I am not sure that I would have allowed my heart to care that deeply again had my husband and I entered into a traditional dating relationship. His friendship became a safe haven. After two years of friendship and seeking the Lord in prayer, I was ready when he asked if I was willing to proceed in a different direction with our relationship and then to marry him. There were no flowers, no moonlight, no soft music, and no romance; just a telephone call that profoundly changed my life.
During our one year engagement, we saw each other three times (he was living in Boston and I was living in Chicago). Within a few days after we became engaged, he flew to Europe for an overseas study program for two months. Our first visit together as an engaged couple occurred when he came back. The next visit was at Thanksgiving when our families met for the first time. While similar in many ways, our families were very different in others. I was a city girl and my husband was a country boy. His family was quite rambunctious and casual, while mine was very prim and proper. To say that there were a number of interesting moments that weekend, would be an understatement.

━━━━━━━━━━━━━━━━

OBJECTIVES.
a – According to the engagement account, how many times did the couple see each other during their one-year engagement?
b – Summarize the engagement account in two sentences.
Answer from the engagement account alone.

DATA RECORDS.
━━━━━━━━━━━━━━━━

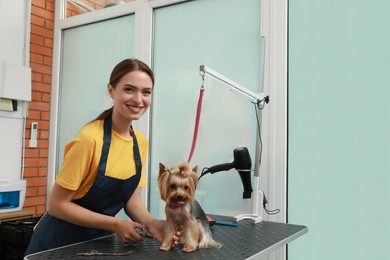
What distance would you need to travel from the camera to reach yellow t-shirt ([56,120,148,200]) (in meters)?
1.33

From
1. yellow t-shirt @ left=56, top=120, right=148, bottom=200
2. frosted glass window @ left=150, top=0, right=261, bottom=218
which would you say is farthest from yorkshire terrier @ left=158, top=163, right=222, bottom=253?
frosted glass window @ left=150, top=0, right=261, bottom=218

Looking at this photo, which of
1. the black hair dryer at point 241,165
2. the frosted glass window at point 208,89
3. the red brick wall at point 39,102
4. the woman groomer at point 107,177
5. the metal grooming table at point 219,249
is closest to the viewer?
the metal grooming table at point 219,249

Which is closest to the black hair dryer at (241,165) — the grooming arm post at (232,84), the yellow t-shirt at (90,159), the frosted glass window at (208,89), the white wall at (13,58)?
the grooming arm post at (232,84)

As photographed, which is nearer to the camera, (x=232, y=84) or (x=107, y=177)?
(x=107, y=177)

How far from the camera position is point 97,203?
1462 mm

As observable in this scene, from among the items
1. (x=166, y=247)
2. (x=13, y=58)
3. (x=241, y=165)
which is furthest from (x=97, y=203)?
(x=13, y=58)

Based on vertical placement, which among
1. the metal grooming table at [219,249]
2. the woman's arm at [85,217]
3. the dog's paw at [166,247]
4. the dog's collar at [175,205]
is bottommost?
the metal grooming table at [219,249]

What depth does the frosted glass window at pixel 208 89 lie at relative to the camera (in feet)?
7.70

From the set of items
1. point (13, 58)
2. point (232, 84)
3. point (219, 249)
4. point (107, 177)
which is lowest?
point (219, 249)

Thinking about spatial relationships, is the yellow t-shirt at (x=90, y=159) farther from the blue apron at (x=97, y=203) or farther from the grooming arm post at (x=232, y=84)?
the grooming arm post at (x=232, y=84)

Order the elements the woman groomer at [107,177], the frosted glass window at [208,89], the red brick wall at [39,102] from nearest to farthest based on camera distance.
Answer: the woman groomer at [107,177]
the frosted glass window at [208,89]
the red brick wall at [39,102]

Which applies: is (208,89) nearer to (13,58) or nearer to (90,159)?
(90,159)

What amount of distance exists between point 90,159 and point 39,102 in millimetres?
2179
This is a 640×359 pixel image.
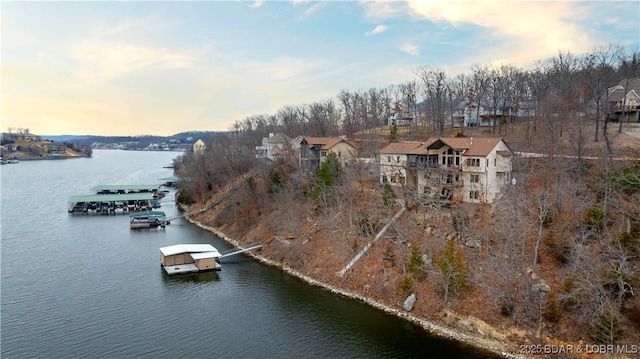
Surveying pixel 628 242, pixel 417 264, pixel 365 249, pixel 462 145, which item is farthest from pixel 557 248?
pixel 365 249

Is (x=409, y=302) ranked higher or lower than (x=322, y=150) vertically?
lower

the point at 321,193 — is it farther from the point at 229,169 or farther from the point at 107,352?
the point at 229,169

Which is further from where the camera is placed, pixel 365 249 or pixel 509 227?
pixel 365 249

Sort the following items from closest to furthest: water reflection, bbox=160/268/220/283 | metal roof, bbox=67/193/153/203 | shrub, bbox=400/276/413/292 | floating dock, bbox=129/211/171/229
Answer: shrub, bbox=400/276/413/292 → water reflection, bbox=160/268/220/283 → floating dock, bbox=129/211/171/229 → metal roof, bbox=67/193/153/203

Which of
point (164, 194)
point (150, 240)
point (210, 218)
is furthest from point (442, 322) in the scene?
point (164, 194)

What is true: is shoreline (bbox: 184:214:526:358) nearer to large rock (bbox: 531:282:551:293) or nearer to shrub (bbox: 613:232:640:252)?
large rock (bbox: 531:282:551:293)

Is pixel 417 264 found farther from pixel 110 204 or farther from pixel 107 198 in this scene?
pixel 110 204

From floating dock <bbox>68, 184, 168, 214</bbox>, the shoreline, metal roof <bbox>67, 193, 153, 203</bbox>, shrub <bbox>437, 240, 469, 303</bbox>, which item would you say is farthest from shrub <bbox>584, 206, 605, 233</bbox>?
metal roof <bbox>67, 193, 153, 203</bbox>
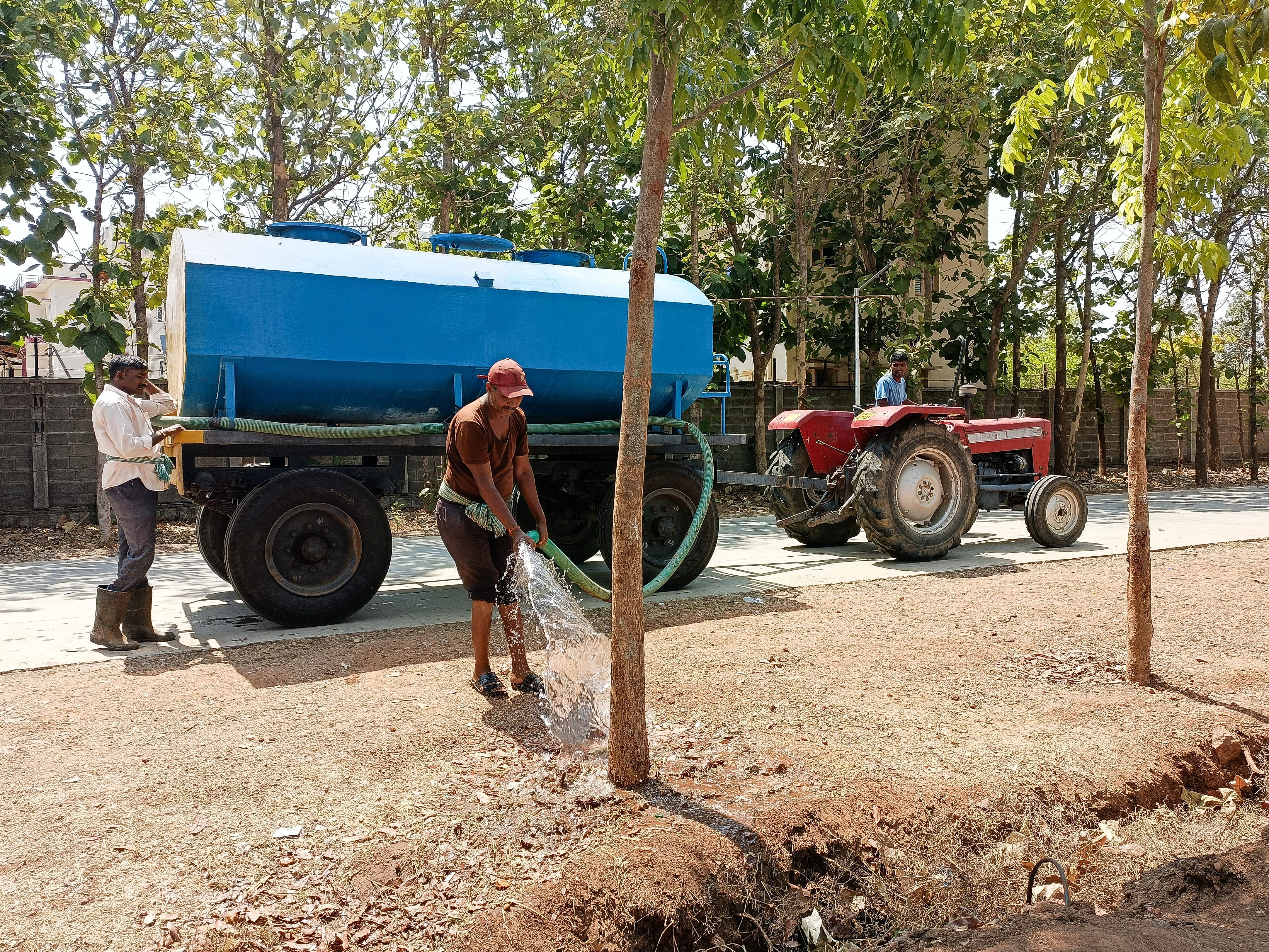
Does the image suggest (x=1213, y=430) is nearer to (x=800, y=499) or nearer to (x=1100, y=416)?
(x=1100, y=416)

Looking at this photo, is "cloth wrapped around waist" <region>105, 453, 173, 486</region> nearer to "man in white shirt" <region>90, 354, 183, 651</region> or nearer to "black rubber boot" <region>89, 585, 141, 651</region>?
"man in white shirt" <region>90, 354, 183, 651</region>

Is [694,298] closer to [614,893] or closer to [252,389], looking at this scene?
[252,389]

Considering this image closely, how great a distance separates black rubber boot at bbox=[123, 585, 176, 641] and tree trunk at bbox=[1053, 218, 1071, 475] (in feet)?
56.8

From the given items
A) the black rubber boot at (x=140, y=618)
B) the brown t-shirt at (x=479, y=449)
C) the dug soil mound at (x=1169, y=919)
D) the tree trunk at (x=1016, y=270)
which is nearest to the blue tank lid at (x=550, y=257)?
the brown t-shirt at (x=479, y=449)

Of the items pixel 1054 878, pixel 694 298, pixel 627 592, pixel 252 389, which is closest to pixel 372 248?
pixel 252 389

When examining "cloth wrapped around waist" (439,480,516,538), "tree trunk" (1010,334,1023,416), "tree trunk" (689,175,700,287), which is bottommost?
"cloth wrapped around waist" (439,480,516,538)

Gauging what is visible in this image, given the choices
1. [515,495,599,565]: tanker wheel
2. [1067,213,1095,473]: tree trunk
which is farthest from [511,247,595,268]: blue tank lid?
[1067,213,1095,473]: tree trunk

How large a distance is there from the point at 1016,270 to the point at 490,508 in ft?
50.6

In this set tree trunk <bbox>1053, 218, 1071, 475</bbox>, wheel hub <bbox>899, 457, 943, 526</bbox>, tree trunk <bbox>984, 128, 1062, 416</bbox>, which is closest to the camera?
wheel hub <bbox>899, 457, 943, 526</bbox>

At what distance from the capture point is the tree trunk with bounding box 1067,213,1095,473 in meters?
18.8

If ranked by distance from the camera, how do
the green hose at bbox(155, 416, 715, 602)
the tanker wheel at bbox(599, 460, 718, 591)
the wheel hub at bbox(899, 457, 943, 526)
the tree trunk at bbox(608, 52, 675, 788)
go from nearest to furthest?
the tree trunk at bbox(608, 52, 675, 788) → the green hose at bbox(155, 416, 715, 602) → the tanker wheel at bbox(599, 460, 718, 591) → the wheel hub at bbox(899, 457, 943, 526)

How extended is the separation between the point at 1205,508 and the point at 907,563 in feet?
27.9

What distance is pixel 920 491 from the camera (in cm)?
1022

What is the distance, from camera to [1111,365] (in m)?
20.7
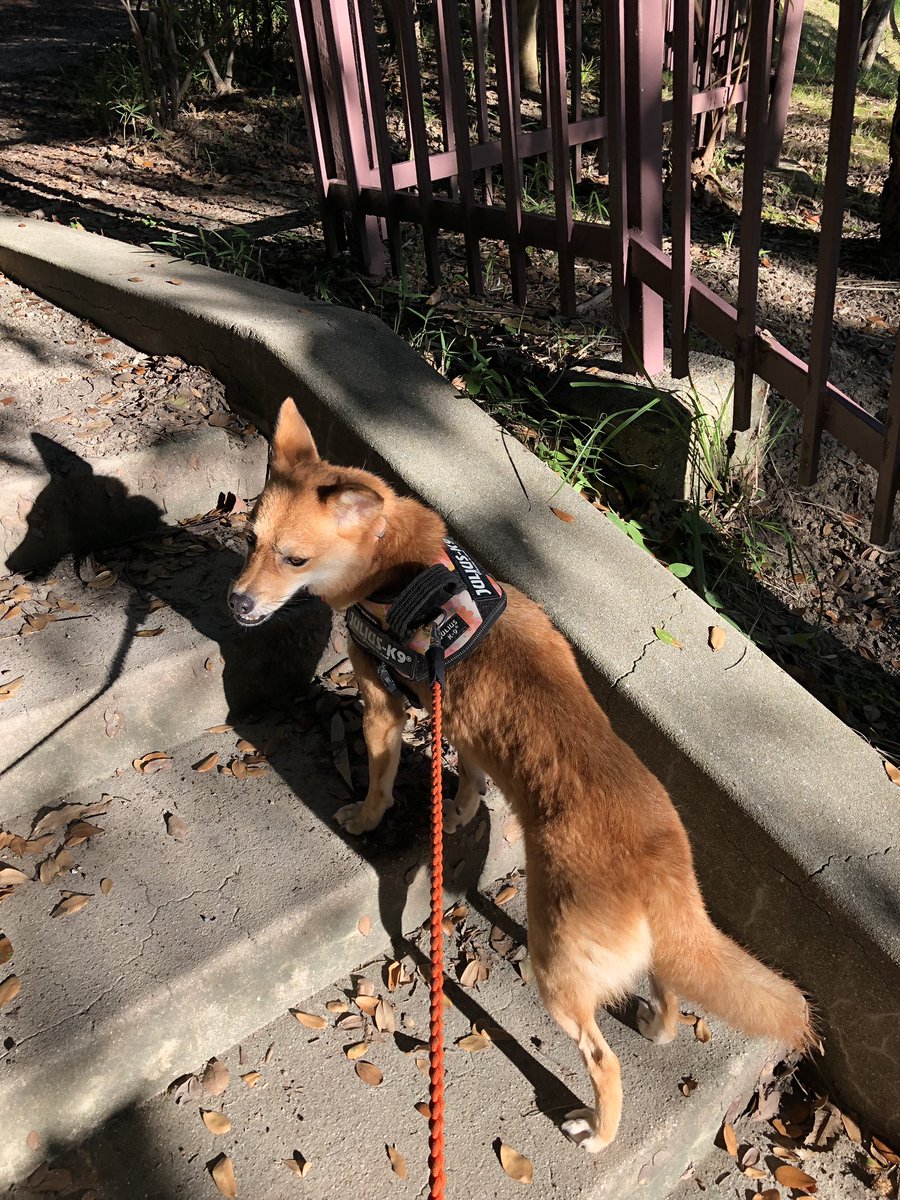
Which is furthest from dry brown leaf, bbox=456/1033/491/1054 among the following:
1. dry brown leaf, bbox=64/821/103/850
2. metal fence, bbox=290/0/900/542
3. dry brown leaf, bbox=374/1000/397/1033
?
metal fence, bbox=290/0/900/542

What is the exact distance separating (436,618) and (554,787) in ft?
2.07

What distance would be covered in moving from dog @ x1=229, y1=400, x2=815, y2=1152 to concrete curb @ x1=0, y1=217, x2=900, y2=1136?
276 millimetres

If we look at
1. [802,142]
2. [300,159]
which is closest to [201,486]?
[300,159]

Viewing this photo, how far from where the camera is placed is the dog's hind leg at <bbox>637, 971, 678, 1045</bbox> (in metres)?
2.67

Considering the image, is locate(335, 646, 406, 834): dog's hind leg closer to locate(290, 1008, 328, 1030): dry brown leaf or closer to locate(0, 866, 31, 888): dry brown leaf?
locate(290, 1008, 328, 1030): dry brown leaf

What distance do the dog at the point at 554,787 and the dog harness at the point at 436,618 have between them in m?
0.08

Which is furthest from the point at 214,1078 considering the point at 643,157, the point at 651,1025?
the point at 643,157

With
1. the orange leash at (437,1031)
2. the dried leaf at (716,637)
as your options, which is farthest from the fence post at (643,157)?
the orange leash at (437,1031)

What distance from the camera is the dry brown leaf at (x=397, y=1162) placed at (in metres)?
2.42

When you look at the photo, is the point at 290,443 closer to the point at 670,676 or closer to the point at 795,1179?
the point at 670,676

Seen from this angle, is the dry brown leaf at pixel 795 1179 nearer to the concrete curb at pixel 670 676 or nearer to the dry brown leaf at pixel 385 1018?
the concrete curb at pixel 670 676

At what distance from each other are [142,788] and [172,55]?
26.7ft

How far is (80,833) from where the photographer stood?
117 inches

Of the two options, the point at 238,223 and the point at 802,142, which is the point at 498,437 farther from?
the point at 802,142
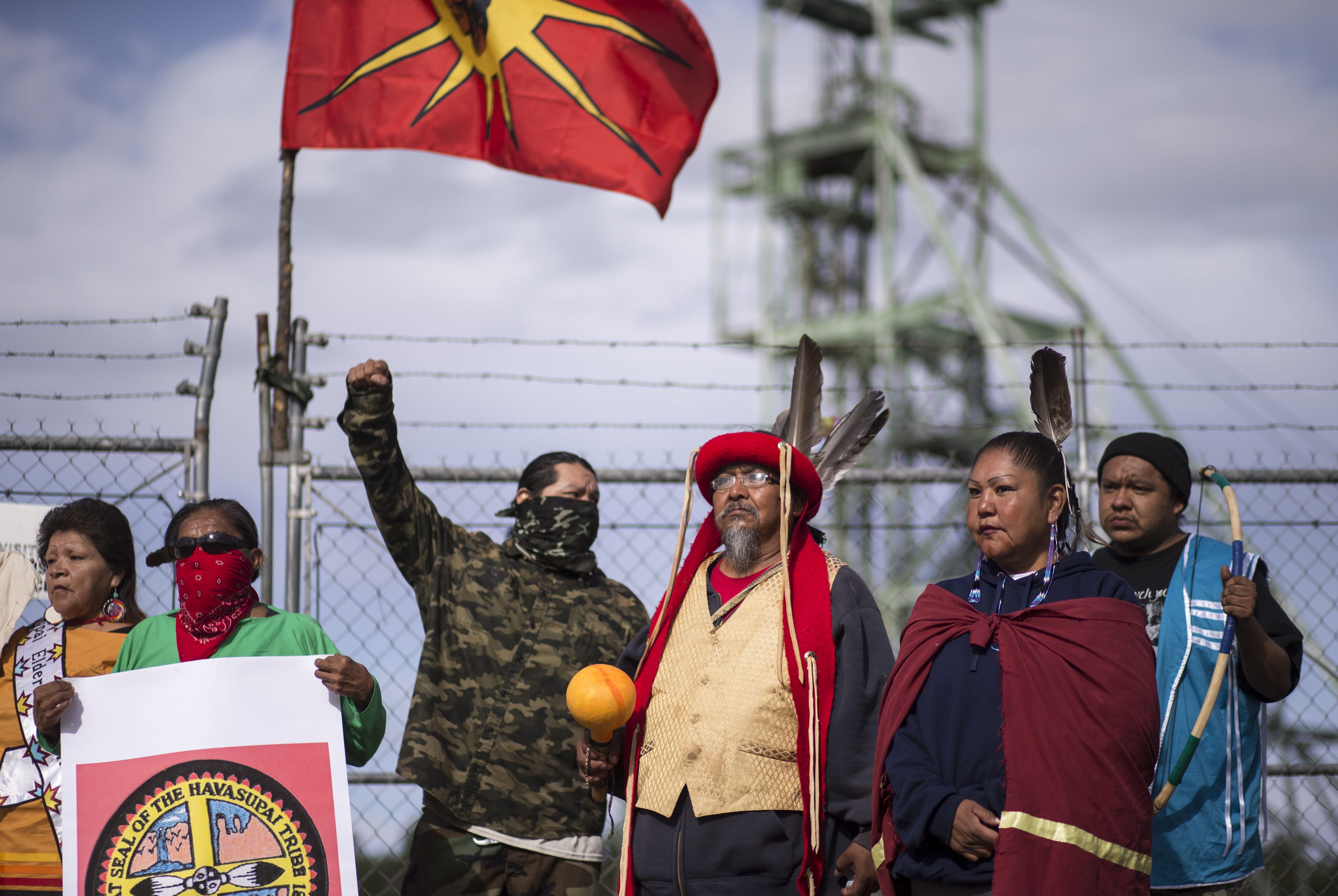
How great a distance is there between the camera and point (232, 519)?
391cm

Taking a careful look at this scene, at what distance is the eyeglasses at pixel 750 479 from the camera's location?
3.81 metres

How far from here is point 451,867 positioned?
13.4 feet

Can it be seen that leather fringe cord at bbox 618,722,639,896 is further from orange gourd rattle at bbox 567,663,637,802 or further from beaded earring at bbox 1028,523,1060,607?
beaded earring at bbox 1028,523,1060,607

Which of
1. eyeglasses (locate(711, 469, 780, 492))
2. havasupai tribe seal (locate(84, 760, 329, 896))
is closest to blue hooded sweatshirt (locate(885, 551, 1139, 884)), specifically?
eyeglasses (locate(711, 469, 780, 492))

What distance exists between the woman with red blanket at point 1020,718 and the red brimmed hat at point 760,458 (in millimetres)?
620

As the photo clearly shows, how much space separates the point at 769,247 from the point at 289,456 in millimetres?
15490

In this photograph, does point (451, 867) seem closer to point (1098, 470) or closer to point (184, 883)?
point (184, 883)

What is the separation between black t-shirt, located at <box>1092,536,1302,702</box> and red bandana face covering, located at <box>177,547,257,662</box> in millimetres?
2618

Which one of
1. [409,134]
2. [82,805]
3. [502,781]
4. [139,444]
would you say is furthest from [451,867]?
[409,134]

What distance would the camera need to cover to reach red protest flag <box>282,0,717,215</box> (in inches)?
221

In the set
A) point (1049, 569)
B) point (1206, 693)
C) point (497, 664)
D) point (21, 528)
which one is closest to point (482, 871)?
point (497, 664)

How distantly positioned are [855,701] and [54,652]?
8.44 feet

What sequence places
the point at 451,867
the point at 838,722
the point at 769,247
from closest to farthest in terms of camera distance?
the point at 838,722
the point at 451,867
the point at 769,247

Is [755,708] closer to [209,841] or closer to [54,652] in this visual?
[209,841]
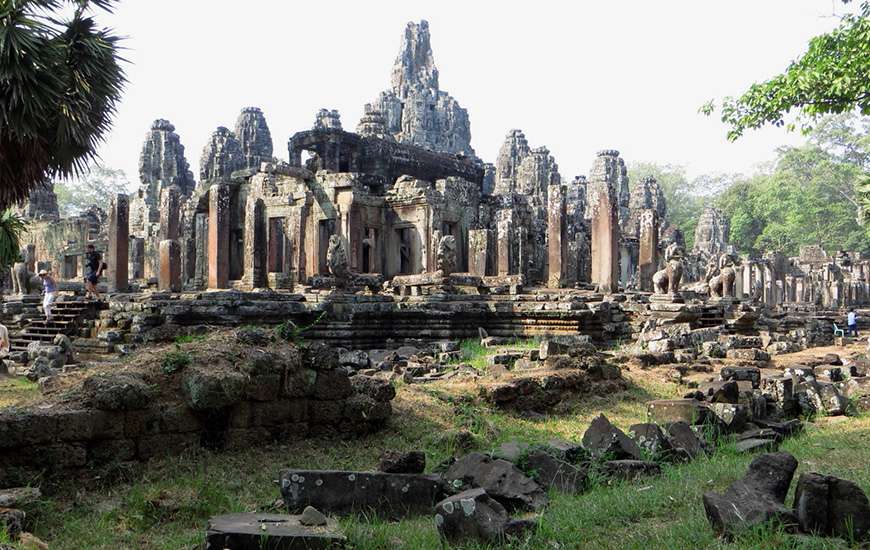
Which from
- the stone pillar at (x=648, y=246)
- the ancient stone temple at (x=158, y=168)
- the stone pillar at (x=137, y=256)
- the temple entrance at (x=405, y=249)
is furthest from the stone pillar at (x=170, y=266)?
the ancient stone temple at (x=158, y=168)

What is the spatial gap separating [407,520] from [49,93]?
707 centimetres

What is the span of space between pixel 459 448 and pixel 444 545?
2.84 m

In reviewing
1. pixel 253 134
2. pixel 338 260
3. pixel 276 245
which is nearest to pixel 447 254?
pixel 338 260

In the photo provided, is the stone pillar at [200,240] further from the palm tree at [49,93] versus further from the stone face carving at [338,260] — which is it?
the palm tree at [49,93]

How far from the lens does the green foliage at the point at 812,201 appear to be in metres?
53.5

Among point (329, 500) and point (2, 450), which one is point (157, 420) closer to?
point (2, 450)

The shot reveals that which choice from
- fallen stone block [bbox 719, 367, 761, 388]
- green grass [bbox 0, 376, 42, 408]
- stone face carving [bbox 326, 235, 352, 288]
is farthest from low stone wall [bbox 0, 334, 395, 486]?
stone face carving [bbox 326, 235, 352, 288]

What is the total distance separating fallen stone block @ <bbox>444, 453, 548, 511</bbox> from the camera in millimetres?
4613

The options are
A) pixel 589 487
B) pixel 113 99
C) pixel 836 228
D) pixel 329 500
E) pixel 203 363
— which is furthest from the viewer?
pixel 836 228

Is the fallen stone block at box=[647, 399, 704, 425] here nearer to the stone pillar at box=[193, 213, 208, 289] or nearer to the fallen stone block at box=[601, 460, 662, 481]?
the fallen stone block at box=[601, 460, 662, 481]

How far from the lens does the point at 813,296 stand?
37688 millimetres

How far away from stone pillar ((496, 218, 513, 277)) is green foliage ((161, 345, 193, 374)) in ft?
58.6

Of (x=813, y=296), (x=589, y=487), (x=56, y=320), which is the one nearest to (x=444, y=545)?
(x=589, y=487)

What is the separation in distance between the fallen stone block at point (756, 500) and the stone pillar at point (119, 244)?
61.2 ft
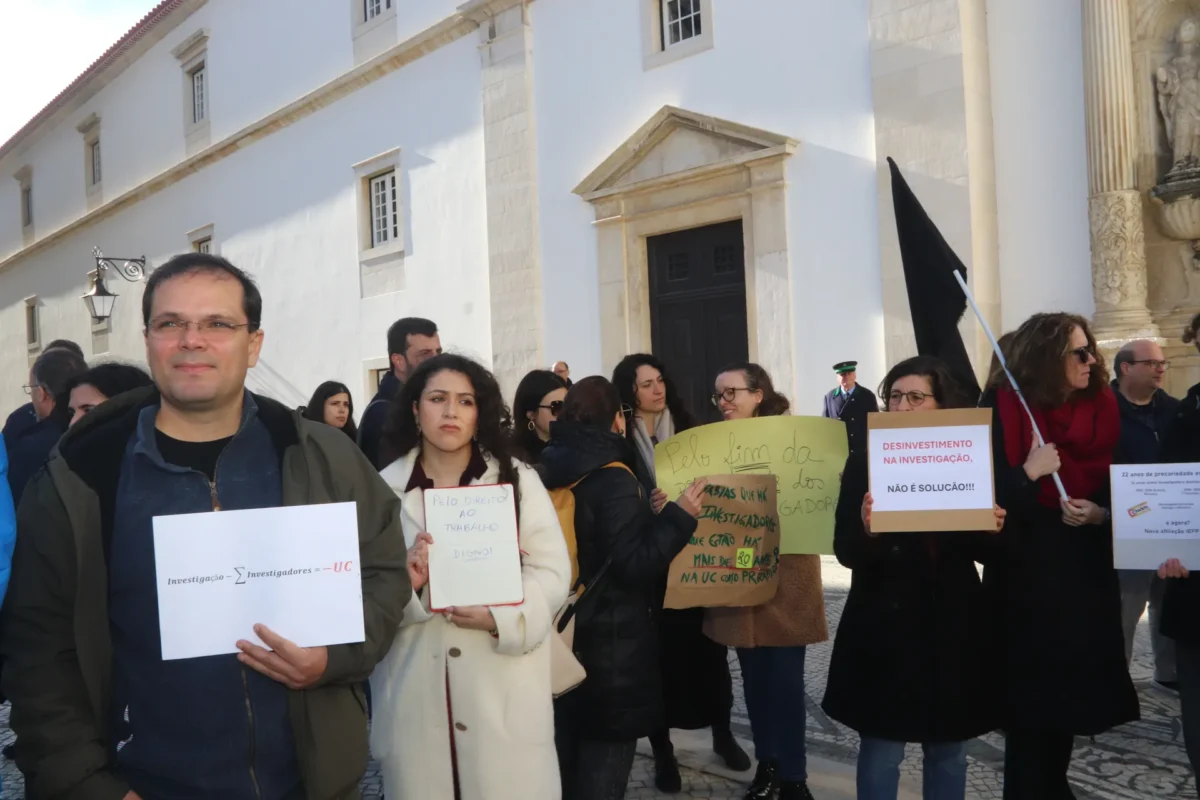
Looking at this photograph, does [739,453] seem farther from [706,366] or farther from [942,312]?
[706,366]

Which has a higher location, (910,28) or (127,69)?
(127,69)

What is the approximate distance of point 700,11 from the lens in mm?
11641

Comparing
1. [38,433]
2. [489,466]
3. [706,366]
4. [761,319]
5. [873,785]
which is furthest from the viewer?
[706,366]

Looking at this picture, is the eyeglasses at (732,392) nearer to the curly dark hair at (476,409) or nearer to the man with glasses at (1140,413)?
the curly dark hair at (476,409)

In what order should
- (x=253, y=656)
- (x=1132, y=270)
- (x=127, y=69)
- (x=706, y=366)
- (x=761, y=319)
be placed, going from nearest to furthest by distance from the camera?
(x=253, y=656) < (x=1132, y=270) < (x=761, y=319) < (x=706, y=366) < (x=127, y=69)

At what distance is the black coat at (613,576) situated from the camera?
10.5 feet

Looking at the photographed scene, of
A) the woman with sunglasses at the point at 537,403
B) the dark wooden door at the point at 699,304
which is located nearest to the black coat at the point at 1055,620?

━━━━━━━━━━━━━━━━

SOLUTIONS BY TASK.
a – Three times.

b – After two years of friendship and prayer, the writer accepted a marriage proposal that came in a telephone call with no romance. During the one-year engagement, with him in Boston and the writer in Chicago, they met only three times, including at Thanksgiving, when their very different families first met.